Roig Partners Obtained Favorable Result in Complex Commercial/Real Estate Dispute

February 22, 2018

Nelson C. Bellido and Francis X. Sexton, Jr. as attorneys, assisted by paralegals Rosy Benitez and Jeanette Lorenzo, obtained a highly favorable result for one of our clients who happen to be the largest insurance companies in the world involving a complex commercial/real estate joint venture dispute.

Because of the confidentiality of the mediated settlement agreement which ended the case, the names of the client and the adversary party cannot be disclosed here.

The client and its joint venture partner (and later its adversary in a case filed in Miami’s Complex Business Division), a prominent New York real estate developer, formed a joint venture which purchased for $31 million a retail building on Lincoln Rd., Miami Beach. Of that purchase price, the client had contributed over $29 million. The Joint Venture Agreement was over 90 pages long and contained complex “waterfall” (i.e., cash distribution returns on investment) provisions and methodologies for terminating the joint venture wherein one party or the other could take title to the property, buying out the other joint venture partner.

When the developer joint venture partner’s efforts to lease the building failed, our client (pursuant to the JV agreement) timely and properly submitted to the developer, a proposal that the building be sold. Instead of responding to the offer, the developer joint venture partner sued our client for damages. The amount sought initially was $30 million, and with an alleged loss of profits increased to approximately $45 million. In the initial mediation, the plaintiff developer joint venture partner demanded $20 million from our client to settle the matter. Our client refused that offer and counterclaimed for specific performance, i.e., to force the developer joint venture partner to purchase the building for in excess of $40 million.

Subsequent to the first mediation, in lengthy depositions of the principals for the developer joint venture partner, our team forced those principals to concede (a) that the manner in which our client had terminated the joint venture had been totally proper pursuant to the joint venture agreement; and (b) that in the event the joint venture was terminated as the client had done, then due to the wording of the “waterfall provisions”, the developer joint venture partner would recover none of its investment, but our client, all of its investment.

Armed with that discovery, our team crafted a motion for summary judgment against the plaintiff developer joint venture partner for immediate, specific performance (i.e., to buy the building for in excess of $40 million). The next day, adversary counsel requested an immediate mediation.

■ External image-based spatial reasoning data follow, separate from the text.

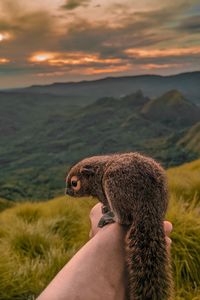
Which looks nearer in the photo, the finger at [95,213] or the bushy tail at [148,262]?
the bushy tail at [148,262]

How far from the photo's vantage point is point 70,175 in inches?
198

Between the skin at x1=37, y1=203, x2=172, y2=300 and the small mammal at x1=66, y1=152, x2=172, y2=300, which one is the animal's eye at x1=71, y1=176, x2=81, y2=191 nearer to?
the small mammal at x1=66, y1=152, x2=172, y2=300

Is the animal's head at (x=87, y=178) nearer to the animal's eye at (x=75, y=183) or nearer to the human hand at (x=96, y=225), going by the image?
the animal's eye at (x=75, y=183)

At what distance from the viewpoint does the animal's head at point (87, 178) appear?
14.1 ft

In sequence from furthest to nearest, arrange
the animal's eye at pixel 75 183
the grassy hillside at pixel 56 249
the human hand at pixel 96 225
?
the grassy hillside at pixel 56 249
the animal's eye at pixel 75 183
the human hand at pixel 96 225

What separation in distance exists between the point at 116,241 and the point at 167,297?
0.49 meters

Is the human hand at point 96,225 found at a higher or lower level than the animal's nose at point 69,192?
higher

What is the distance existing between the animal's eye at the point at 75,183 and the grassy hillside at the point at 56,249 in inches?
123

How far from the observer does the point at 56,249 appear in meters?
8.68

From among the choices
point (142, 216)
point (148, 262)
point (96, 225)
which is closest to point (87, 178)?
point (96, 225)

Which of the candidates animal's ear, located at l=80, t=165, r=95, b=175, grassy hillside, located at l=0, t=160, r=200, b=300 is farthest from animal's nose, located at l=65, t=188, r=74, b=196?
grassy hillside, located at l=0, t=160, r=200, b=300

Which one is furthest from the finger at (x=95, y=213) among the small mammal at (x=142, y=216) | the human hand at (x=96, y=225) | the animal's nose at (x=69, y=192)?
the animal's nose at (x=69, y=192)

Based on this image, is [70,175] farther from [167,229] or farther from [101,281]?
[101,281]

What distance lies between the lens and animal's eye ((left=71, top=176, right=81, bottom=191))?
183 inches
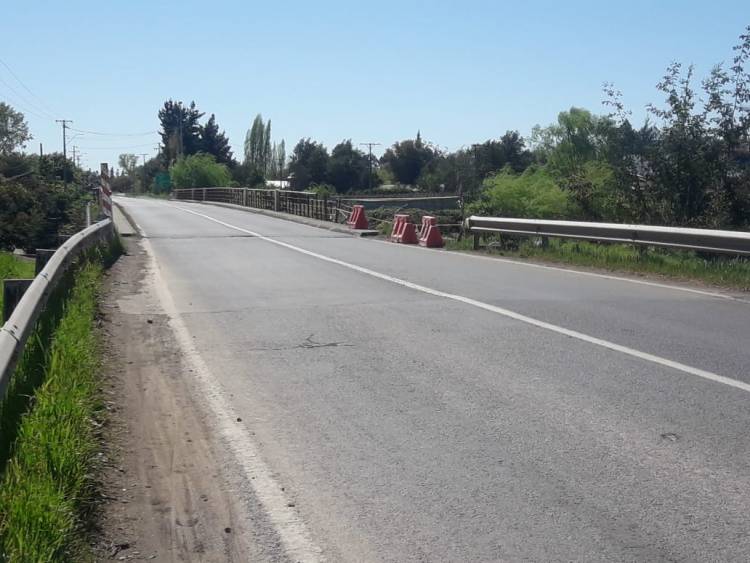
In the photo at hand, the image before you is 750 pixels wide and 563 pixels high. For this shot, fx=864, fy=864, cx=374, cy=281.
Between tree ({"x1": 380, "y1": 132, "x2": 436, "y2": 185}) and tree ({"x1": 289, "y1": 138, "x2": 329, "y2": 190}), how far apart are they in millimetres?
19489

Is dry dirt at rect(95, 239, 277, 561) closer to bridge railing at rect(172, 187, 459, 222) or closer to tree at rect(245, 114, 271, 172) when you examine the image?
bridge railing at rect(172, 187, 459, 222)

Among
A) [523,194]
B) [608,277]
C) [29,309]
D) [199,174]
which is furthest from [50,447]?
[199,174]

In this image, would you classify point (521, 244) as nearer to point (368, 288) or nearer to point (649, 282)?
point (649, 282)

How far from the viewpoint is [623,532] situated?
433 centimetres

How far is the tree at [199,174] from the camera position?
98.1 meters

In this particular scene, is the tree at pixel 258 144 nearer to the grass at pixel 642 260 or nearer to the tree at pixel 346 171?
the tree at pixel 346 171

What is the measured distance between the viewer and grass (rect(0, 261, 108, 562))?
4.00 metres

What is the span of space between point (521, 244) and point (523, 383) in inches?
532

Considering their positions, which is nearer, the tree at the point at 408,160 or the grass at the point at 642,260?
the grass at the point at 642,260

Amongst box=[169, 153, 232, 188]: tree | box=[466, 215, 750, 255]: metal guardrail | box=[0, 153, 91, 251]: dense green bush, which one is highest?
box=[169, 153, 232, 188]: tree

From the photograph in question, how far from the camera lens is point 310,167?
108 metres

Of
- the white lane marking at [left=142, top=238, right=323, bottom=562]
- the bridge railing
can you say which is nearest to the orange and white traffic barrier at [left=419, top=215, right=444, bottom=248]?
the bridge railing

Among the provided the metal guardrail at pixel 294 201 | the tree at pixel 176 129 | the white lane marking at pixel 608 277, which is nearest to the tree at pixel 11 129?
the tree at pixel 176 129

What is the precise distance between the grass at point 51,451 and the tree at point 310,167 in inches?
3875
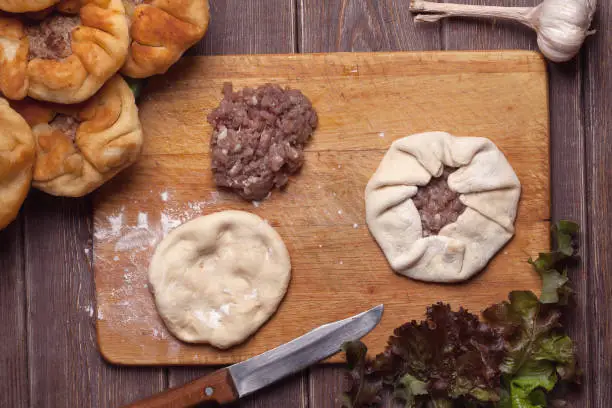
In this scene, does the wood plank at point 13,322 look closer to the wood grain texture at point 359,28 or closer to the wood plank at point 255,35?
the wood plank at point 255,35

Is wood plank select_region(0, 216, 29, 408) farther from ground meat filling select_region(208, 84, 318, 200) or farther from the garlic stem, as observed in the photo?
the garlic stem

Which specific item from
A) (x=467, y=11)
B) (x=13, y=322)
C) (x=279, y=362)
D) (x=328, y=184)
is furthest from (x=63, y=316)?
(x=467, y=11)

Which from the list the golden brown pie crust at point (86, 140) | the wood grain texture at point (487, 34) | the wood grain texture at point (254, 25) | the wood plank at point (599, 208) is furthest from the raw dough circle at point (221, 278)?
the wood plank at point (599, 208)

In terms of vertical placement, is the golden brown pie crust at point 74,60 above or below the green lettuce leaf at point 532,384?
above

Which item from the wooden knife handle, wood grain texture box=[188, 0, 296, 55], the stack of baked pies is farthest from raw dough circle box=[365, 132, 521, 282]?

In that, the second mediation, held 10 days after the filing of the client’s summary judgment motion, the developer joint venture partner dropped its demand for any damages and agreed, within 60 days of the mediated agreement, to do one of two things: pay our client $35 million in cash or to convey to the client 100% of the title in the building, now worth between $35 million and $40 million. In May, our client obtained complete title to the building and is now leasing it with the goal of selling it at a substantial profit over its investment. It recovered its initial investment of roughly $29 million, plus another $6 million. The client was very grateful for the hard work and successful results achieved by the Roig Lawyers team. In the client’s words, “Rockstar work by your firm throughout.”